Problem statement
According to the beginner's guide to bitcoin below, what is the first step to take before buying bitcoin?

Why Use Bitcoin?A Beginners guide to Bitcoin - Trading - Complete Accounting Services

Bitcoin was originally created as an alternative, decentralized payment method. Unlike international bank transfers at the time, it was low-cost and almost instantaneous. An added benefit for merchants (less so for users) was that it was irreversible, removing the threat of expensive charge-backs.

However, the improvement in domestic payment methods and the rapid development of alternative (non-cryptocurrency) forms of international transfers has reduced bitcoin’s advantage in this area, especially given its increasing fees and frequent network bottlenecks.

Furthermore, the increasing oversight and regulation to prevent money laundering and illegal transactions have restricted the cryptocurrency’s use for privacy reasons.

In some parts of the world; bitcoin is still a more efficient and cheaper way to transfer money across borders, and several remittance startups make use of this feature.

Bitcoin’s cost and speed advantages; though, are being eroded as traditional channels improve (and the network’s fees continue to increase), and liquidity remains a problem in many countries.

Also, a number of large and small retailers accept the cryptocurrency as a form of payment, although reports suggest that demand for this function is not high.

And many individuals feel more comfortable holding a part of their wealth in securely-stored bitcoin, where a central authority cannot block access or take a cut.

Recently bitcoin seems to have assumed the role of investment asset, as traders, institutional investors and small savers have woken up to the potential gains from price appreciation.

According to some sources, bitcoin is increasingly being used for money laundering. But we know that you wouldn’t do that. And anyway, bitcoin is not, as is commonly believed, a good vehicle for money laundering, extortion or terrorism financing, since it is both traceable and transparent – as a spate of recent arrests can attest.

How Can I Buy Bitcoin?

So you’ve learned the basics about bitcoin, you’re excited about the potential and now you want to buy some*. But how?

(* Please, never invest more than you can afford to lose – cryptocurrencies are volatile and the price could go down as well as up.)

Bitcoin can be bought on exchanges, or directly from other people via marketplaces.

You can pay for them in a variety of ways, ranging from hard cash to credit and debit cards to wire transfers, or even with other cryptocurrencies, depending on who you are buying them from and where you live.

1 – set up a wallet

The first step is to set up a wallet to store your bitcoin – you will need one, whatever your preferred method of purchase. This could be an online wallet (either part of an exchange platform, or via an independent provider), a desktop wallet, a mobile wallet or an offline one (such as a hardware device or a paper wallet).

Even within these categories of wallets there is a wide variety of services to choose from;  so do some research before deciding on which version best suits your needs.


The most important part of any wallet is keeping your keys (a string of characters) and/or passwords safe. If you lose them, you lose access to the bitcoin stored there.

Please make suitable backups.

All bitcoin wallet software allows you to make a paper printout of your wallet, make multiple copies — store them in a safe deposit box, safe or in an offsite location for extra security.


1 – open an account at an exchange

Cryptocurrency exchanges will buy and sell bitcoin on your behalf. There are hundreds currently operating, with varying degrees of liquidity and security, and new ones continue to emerge while others end up closing down. As with wallets, it is advisable to do some research before choosing; – you may be lucky enough to have several reputable exchanges to choose from; or your access may be limited to one or two, depending on your geographical area.

Collected material

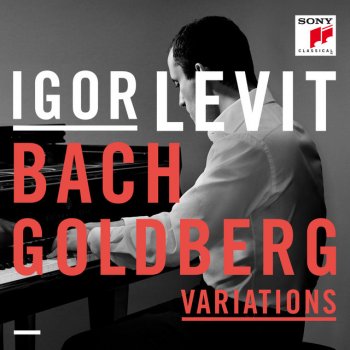 Johann Sebastian Bach feat. Igor Levit Goldberg Variations, BWV 988 - Aria with 30 Variations: Var. 10 - Fughetta a 1 Clav.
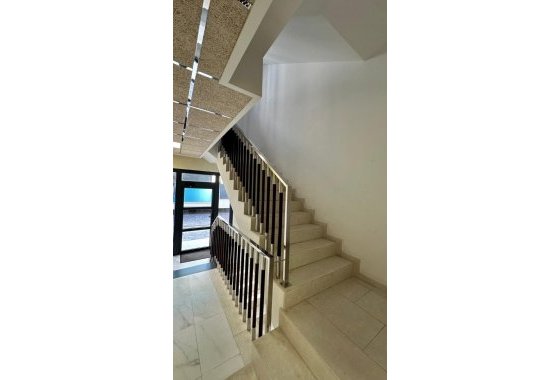 Reventa - Apartamento / piso - Torrevieja - Calas Blancas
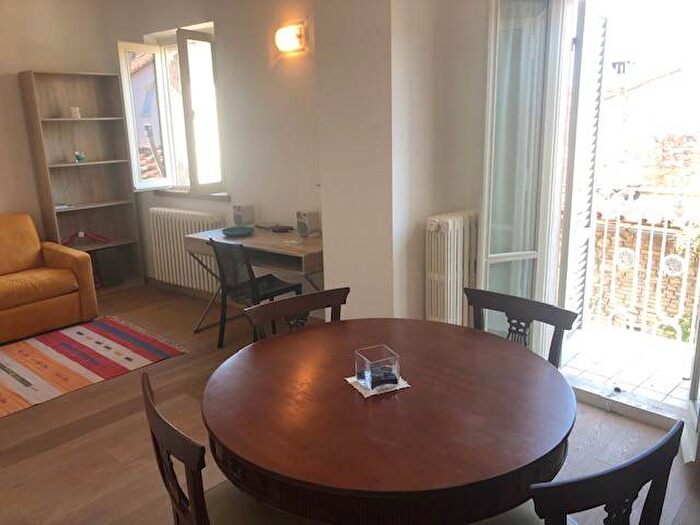 Appartamento bilocale in affitto in Via Ulisse Rocchi, Centro Storico, Perugia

Expected answer
Set up a wallet to store your bitcoin.